Eppure, qui lo Stato è poco più di un nome stampato sulle targhette degli edifici pubblici e se c’è un problema la gente preferisce risolverlo “a modo proprio”, cercando di farsi giustizia da sé. Davanti all’aggressione del 14 novembre scorso a opera di una trentina di genitori che mandarono all’ospedale una docente della scuola media accusandola di comportamenti inadeguati in classe, la giustificazione di una mamma fu: “Nessuno ci ha ascoltato”. Cioè ascoltato cosa? “Purtroppo”, occorre ammetterlo, è solo grazie a quel pessimo esempio educativo che è stata scoperta la pentola del marcio.
Ieri la medesima insegnante, una 40enne titolare della cattedra di sostegno (particolare che ne aggrava ancor più la situazione) è stata tratta in carcere con un’accusa tra le più infamanti, “maltrattamenti, violenza sessuale, induzione al compimento di atti sessuali” (avvenuti sia a scuola sia da casa via social) ai danni di sette allievi di 14 anni, quattro maschi e tre femmine. Seguirà il probabile processo e solo allora si arriverà a stabilire la verità; tuttavia, i cellulari sequestrati dai Carabinieri alla docente e ai ragazzi non lascerebbero dubbi sui contenuti delle “lezioni”.
Non scendiamo nei particolari, per altro facilmente reperibili perché resi pubblici, ma una domanda possiamo, anzi dobbiamo porla: dov’era la scuola mentre entro le sue mura avvenivano tali misfatti?

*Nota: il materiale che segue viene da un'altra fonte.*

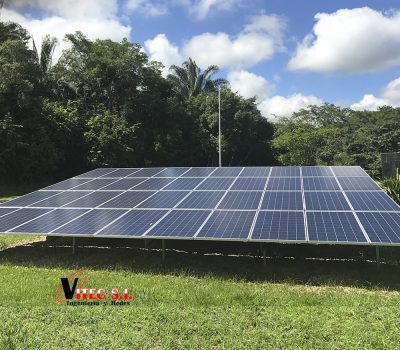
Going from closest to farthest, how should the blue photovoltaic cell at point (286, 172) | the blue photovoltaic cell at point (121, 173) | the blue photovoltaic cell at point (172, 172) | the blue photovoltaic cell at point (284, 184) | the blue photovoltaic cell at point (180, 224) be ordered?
the blue photovoltaic cell at point (180, 224), the blue photovoltaic cell at point (284, 184), the blue photovoltaic cell at point (286, 172), the blue photovoltaic cell at point (172, 172), the blue photovoltaic cell at point (121, 173)

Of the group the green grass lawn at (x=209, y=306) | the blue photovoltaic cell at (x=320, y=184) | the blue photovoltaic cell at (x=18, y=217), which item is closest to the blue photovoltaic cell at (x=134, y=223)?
the green grass lawn at (x=209, y=306)

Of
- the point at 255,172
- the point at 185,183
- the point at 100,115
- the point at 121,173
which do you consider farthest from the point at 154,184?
the point at 100,115

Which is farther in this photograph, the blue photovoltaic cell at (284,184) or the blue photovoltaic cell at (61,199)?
the blue photovoltaic cell at (61,199)

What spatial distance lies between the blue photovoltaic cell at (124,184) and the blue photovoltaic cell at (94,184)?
0.34 meters

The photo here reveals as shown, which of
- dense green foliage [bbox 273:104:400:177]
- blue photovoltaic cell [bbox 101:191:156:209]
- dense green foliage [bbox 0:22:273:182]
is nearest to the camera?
blue photovoltaic cell [bbox 101:191:156:209]

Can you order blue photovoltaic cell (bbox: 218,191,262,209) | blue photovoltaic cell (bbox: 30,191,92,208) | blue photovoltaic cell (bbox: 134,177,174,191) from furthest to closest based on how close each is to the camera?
blue photovoltaic cell (bbox: 134,177,174,191)
blue photovoltaic cell (bbox: 30,191,92,208)
blue photovoltaic cell (bbox: 218,191,262,209)

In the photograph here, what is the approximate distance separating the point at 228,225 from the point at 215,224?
337 mm

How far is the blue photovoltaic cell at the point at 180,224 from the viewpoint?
979cm

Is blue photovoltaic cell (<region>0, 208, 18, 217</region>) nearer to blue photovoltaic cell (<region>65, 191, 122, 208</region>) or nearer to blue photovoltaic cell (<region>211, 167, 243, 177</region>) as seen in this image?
blue photovoltaic cell (<region>65, 191, 122, 208</region>)

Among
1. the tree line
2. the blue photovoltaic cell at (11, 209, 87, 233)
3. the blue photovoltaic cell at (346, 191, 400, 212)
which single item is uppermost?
the tree line

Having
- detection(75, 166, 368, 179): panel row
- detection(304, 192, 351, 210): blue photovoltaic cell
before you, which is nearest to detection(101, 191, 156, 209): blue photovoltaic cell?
detection(75, 166, 368, 179): panel row

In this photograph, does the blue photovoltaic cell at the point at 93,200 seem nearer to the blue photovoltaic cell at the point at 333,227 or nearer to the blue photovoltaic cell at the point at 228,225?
the blue photovoltaic cell at the point at 228,225

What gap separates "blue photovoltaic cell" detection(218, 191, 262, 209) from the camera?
11430 millimetres

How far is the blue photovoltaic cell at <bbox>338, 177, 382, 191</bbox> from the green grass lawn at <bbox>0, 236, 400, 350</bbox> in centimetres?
265
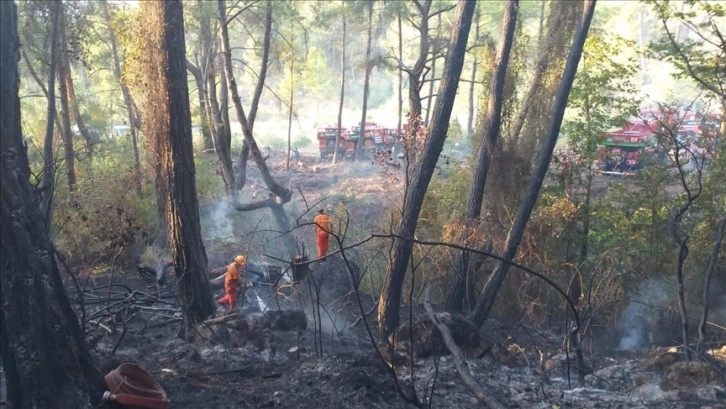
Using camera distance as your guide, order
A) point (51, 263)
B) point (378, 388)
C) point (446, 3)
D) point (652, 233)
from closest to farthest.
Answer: point (51, 263) < point (378, 388) < point (652, 233) < point (446, 3)

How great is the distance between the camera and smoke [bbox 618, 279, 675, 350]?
38.8 ft

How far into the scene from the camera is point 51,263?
446 centimetres

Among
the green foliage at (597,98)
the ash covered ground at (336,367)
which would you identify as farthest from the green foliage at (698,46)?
the ash covered ground at (336,367)

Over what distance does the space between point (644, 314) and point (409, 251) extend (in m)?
7.00

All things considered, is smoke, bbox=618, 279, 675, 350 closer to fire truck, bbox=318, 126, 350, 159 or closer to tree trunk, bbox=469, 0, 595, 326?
tree trunk, bbox=469, 0, 595, 326

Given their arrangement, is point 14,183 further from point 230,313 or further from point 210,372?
point 230,313

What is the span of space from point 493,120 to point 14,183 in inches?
339

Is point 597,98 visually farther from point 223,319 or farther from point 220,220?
point 220,220

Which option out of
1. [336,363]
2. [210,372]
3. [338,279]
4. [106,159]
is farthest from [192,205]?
[106,159]

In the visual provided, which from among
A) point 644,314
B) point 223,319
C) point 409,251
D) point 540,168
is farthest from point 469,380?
point 644,314

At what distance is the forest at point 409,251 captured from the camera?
4719mm

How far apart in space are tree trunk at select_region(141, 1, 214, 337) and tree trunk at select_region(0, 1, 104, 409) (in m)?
3.20

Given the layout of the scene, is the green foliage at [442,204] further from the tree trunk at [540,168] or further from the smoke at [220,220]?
the smoke at [220,220]

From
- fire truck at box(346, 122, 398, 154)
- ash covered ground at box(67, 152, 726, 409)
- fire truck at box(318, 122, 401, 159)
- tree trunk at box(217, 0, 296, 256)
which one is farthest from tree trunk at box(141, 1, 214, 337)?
fire truck at box(346, 122, 398, 154)
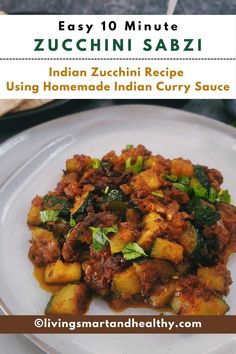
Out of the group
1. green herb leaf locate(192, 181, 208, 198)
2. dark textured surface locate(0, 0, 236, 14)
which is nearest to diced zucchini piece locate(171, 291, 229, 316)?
green herb leaf locate(192, 181, 208, 198)

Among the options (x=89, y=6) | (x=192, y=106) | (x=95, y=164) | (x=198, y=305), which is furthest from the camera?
(x=89, y=6)

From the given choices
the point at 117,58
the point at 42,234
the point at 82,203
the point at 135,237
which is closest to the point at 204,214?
the point at 135,237

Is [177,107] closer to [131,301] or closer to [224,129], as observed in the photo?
[224,129]

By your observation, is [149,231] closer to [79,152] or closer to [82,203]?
[82,203]

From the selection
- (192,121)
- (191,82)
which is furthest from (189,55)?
(192,121)

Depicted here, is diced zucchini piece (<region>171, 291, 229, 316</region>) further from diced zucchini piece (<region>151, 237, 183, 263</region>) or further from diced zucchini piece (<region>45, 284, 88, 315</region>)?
diced zucchini piece (<region>45, 284, 88, 315</region>)

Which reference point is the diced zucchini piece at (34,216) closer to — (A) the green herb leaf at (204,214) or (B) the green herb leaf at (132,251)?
(B) the green herb leaf at (132,251)

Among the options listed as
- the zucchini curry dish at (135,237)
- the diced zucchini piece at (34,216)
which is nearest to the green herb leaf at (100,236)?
the zucchini curry dish at (135,237)

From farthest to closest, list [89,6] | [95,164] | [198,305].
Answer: [89,6] < [95,164] < [198,305]
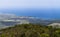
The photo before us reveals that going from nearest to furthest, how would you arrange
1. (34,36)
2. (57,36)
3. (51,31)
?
(34,36), (57,36), (51,31)

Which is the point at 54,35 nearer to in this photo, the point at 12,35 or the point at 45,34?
the point at 45,34

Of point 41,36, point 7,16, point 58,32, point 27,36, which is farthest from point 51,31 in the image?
point 7,16

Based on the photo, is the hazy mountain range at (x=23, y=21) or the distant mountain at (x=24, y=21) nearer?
the distant mountain at (x=24, y=21)

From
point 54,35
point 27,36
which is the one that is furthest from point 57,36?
Answer: point 27,36

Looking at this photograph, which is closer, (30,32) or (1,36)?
(30,32)

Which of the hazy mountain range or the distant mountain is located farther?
the hazy mountain range

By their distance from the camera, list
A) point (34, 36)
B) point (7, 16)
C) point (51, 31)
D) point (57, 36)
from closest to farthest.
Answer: point (34, 36) < point (57, 36) < point (51, 31) < point (7, 16)

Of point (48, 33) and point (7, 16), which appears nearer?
point (48, 33)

Dov’erano il dirigente, forse anche il personale ausiliario, ma soprattutto gli insegnanti? Possibile che nel rapporto quotidiano di classe, magari mentre scorreva una (inutile) ora di educazione civica, non si siano accorti di nulla? Puntare il dito a posteriori e senza conoscere l’intero quadro investigativo è sempre un rischio, tuttavia pare impossibile che adolescenti di quell’età (a proposito: la stampa parla di studenti 14enni, cioè in una fascia di età propria del primo anno di scuola superiore, non delle medie, dunque saremmo in presenza di ben sette ripetenti: un particolare che non può essere tralasciato nel leggere la vicenda) non abbiano lasciato trasparire nel rapporto coi docenti uno sguardo, una parola, magari un silenzio mentre subivano le prepotenze di una donna “schiava dei suoi impulsi”, come afferma il giudice delle indagini preliminari.
Se questa è la radice del comportamento, la docente dovrà essere non solo condannata (e licenziata), ma aiutata ad uscire dalla schiavitù in cui si trova. Rimane il “danno”, non sappiamo quanto riparabile dal punto di vista psicologico, subito da giovanissimi costretti a portarselo dietro tutta la vita. E rimane altresì la domanda: possibile che gli adulti della scuola non siano mai stati sfiorati dal dubbio?